D'un côté, nous ne pouvons pas penser que Jésus ait vocation à ne pas mourir. S'il en était ainsi, il ne serait plus l'un de nous, un humain ? D'autre part, sauf à faire de son Dieu un être sans pitié qui se refuse à lui épargner la mort, alors qu'il le peut, nous ne pouvons pas penser que Jésus, quoi qu'il prétende, soit abandonné. Donc son Dieu n'est pas pour lui seulement divin. Il est pour lui Dieu, certes, mais comment, si l'on ose dire, lui est-il Dieu ? Là est toute la question. Dès lors, ne devons-nous pas recevoir le grand cri de Jésus et l'interrogation qu'il porte comme une tentation ? Celle-ci porte sur l'acceptation de la relation singulière qui unit Jésus à son Dieu. Jésus aurait été tenté de méconnaître cette relation, sinon d'y renoncer.

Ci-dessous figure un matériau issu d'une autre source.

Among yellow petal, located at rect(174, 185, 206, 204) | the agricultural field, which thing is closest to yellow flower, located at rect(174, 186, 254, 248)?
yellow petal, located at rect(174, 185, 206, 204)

Jésus s'appuie sur la confiance qu'il place en celui qu'il invoque par deux fois en disant mon Dieu. Or, il ne pense certainement pas que ce Dieu veuille sa mort. Du moins estime-t-il qu'il a le pouvoir de l'éviter et qu'il devrait l'éviter. Or, s'il adhérait vraiment à cette pensée, il négligerait le lien qui les unit, lui et son Dieu. En effet, comme le suggère très clairement le centurion, ce lien est celui qui existe entre un père et son fils, c'est-à-dire un lien d'alliance, puisque Jésus n'est pas dit enfant mais fils de Dieu. Un tel lien n'exclut pas la mort de l'un des deux alliés mais il subsiste au-delà de la mort, parce qu'il n'est pas, comme la vie et la mort, selon la nature. Celle-ci n'a pas programmé le lien d'alliance, il s'est ajouté à elle. Aussi bien Jésus ne peut-il pas mettre l'immortalité comme condition qui assurerait son statut de fils. L'alliance entre lui et son Dieu, qui est son Père, n'est pas rompue par sa mort. En revanche, peut-être le serait-elle s'il refusait d'avoir à mourir. En tout cas, il n'est pas abandonné parce qu'il meurt. D'autre part, son Dieu ne peut pas faire de son immortalité une clause imprescriptible de l'alliance qui les unit l'un à l'autre. Pourquoi, en effet, faudrait-il suspendre cet effet de la nature qu'est la mort ? Supprimer cet effet ne serait-ce pas soumettre l'alliance à la nature en paraissant délivrer celle-là de celle-ci ?
En fait, bien loin de supposer que Jésus n'aurait pas dû mourir, la parole du centurion se contente de prendre en considérations les conditions de sa mort : ayant vu qu'il avait ainsi expiré. Il induit des conditions de cette mort que celle-ci n'est pas seulement un effet naturel, qu'elle porte un message, et ce message il l'énonce. Il déchiffre en cette mort ce que Jésus aurait méconnu s'il avait succombé à la tentation à laquelle il s'exposait, en supposant qu'il était abandonné par son Dieu, puisqu'il allait mourir. Car on pourrait, certes, à la rigueur, imaginer qu'un Dieu qui ne serait que divin pût abandonner un homme. Mais cette pensée est exclue si ce Dieu est un père, si l'homme qu'Il abandonnerait est un fils.
Ainsi la déclaration du centurion apparaît-elle comme une application à Jésus de la situation d'alliance qui existe entre un père et son fils, entre Dieu et l'homme. On peut être effleuré, voire blessé par la tentation de l'oublier, de traiter Dieu comme un être cruel, injuste et infidèle à l'alliance parce qu'il laisse faire la mort. Mais alors on méconnaîtrait que l'alliance n'a rien à redouter de la mort. Si Jésus a connu la tentation de cette méconnaissance, il n'y a pas succombé. L'affirmation du centurion sur son identité de fils de Dieu en est, indirectement, la preuve. Certes, entre le cri de Jésus et cette affirmation il y a comme un blanc. Mais, Dieu, si l'on ose dire, est justifié après coup, par les paroles du centurion, de n'avoir pas répondu à Jésus, de ne lui avoir pas fourni d'explication. La foi du centurion occupe le blanc laissé par la question de Jésus et le silence de son Dieu. Allons plus loin encore, tout se passe comme si Dieu n'avait pas dispensé cet homme qu'était Jésus, son fils, de croire, lui aussi, et de croire que l'alliance qui les unit est plus forte que la mort.